The purpose of this study was to examine in vivo the activity of
cytochrome P450 (CYP) 2A6, an
enzyme capable of activating
carcinogens, including
N-nitrosodimethylamine, in humans with the carcinogenic liver fluke
infection,
opisthorchiasis viverrini, before and
after treatment with the
antiparasitic agent,
praziquantel.
Coumarin hydroxylase activity of CYP 2A6 was assessed by administering a probe
drug,
coumarin, and measuring its metabolite,
7-hydroxycoumarin, in urines collected between 0-2 h and 2-4 h of 106 people with varying intensities of
Opisthorchis viverrini infection. Five individuals who did not excrete any detectable 7-hydroxy
coumarin (and have a genetic defect probably leading to an absence of catalytic activity of the CYP 2A6
protein) were excluded from analysis. Infected people excreted an average of 22.7 mumol of
7-hydroxycoumarin in the first 2 h after taking the
drug, whereas the mean of the uninfected group was 19.4 mumol; this difference did not reach statistical significance (P = 0.10).
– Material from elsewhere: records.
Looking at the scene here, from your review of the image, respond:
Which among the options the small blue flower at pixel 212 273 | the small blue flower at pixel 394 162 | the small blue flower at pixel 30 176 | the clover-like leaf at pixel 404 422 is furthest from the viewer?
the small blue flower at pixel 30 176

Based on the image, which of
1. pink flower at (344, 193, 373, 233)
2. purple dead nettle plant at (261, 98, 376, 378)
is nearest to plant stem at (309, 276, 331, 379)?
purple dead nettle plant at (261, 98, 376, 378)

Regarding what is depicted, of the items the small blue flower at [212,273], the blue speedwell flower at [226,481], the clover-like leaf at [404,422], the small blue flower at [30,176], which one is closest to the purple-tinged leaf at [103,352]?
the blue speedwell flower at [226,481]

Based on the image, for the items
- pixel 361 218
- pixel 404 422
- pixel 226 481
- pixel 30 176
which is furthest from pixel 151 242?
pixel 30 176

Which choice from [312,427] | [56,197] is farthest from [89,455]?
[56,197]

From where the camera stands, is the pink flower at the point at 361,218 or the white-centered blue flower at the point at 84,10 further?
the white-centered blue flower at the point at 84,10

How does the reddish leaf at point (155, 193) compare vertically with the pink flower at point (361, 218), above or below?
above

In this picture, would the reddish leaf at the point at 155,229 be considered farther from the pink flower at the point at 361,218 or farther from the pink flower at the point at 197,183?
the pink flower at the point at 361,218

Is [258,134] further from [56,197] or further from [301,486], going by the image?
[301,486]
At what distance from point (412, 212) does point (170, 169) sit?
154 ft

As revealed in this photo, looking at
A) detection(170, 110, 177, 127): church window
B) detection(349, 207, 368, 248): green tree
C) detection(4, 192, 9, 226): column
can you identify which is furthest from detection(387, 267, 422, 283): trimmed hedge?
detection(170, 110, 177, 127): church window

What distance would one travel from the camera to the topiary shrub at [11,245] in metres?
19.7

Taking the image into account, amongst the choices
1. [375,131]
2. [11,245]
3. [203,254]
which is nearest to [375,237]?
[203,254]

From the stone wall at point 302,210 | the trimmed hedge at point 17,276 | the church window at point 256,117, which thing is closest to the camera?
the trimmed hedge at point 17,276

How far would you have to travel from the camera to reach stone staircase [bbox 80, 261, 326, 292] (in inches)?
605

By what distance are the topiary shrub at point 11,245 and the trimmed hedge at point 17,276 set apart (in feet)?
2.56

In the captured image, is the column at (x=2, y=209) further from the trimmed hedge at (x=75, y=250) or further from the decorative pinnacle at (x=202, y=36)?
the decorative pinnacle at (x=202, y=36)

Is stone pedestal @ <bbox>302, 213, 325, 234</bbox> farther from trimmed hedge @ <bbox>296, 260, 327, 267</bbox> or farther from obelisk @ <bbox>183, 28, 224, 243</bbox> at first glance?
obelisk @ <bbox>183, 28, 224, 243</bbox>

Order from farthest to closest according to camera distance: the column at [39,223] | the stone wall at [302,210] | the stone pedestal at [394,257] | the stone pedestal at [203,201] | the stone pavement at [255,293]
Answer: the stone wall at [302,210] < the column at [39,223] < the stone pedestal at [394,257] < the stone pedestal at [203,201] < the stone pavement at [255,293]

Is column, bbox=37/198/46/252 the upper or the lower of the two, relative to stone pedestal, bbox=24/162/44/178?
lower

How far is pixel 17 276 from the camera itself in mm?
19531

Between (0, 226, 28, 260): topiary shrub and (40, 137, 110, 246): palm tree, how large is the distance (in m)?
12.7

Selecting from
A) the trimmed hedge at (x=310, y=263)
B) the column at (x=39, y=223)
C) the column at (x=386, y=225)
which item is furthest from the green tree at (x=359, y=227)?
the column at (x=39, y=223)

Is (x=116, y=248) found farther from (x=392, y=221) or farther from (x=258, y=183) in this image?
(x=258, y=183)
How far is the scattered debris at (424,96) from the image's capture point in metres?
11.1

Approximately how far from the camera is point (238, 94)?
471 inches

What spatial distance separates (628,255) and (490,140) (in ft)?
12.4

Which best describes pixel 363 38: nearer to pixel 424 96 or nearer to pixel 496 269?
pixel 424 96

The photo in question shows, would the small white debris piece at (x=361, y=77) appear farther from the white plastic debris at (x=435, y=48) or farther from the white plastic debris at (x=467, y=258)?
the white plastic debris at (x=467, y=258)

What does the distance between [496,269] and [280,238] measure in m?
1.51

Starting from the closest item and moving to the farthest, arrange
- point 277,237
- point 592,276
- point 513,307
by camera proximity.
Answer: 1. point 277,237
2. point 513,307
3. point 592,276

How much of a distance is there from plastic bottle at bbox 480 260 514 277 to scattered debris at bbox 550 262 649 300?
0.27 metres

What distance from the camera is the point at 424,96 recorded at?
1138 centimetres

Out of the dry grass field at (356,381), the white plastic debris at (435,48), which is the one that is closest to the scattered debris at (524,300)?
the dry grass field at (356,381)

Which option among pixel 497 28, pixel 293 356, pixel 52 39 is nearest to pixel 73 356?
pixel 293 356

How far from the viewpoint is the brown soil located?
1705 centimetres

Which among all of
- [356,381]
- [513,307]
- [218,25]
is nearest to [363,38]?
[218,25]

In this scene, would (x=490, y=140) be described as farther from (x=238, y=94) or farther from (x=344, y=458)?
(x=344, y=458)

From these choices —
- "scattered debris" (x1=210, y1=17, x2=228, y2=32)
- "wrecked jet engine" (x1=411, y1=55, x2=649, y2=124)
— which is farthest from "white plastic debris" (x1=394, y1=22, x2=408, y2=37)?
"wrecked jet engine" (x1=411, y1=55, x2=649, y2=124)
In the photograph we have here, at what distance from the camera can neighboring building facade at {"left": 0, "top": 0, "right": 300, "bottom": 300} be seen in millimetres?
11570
However, a highly significant increase in CYP 2A6-related activity was observed in infected individuals who also had radiological evidence of biliary
fibrosis (28.1 mumol) compared to those without (19.4 mumol; P = 0.01). Reassessments of
coumarin hydroxylase activity of CYP 2A6 made 2 months after
praziquantel treatment showed highly significant reductions in the amount of
7-hydroxycoumarin excreted among the infected groups but no difference in the uninfected group. These results suggest that expression of CYP 2A6 is induced among chronically infected people who also have
fibrosis of the intrahepatic bile duct. As already demonstrated in an animal model and now observed in humans for the first time, this increase in CYP 2A6-related
enzyme activity may represent an important mechanistic link between inflammatory products of chronic liver fluke
infection (e.g.,
DNA alkylation damage from endogenously formed N-
nitrosamines) and the high risk of
cholangiocarcinoma faced by infected individuals.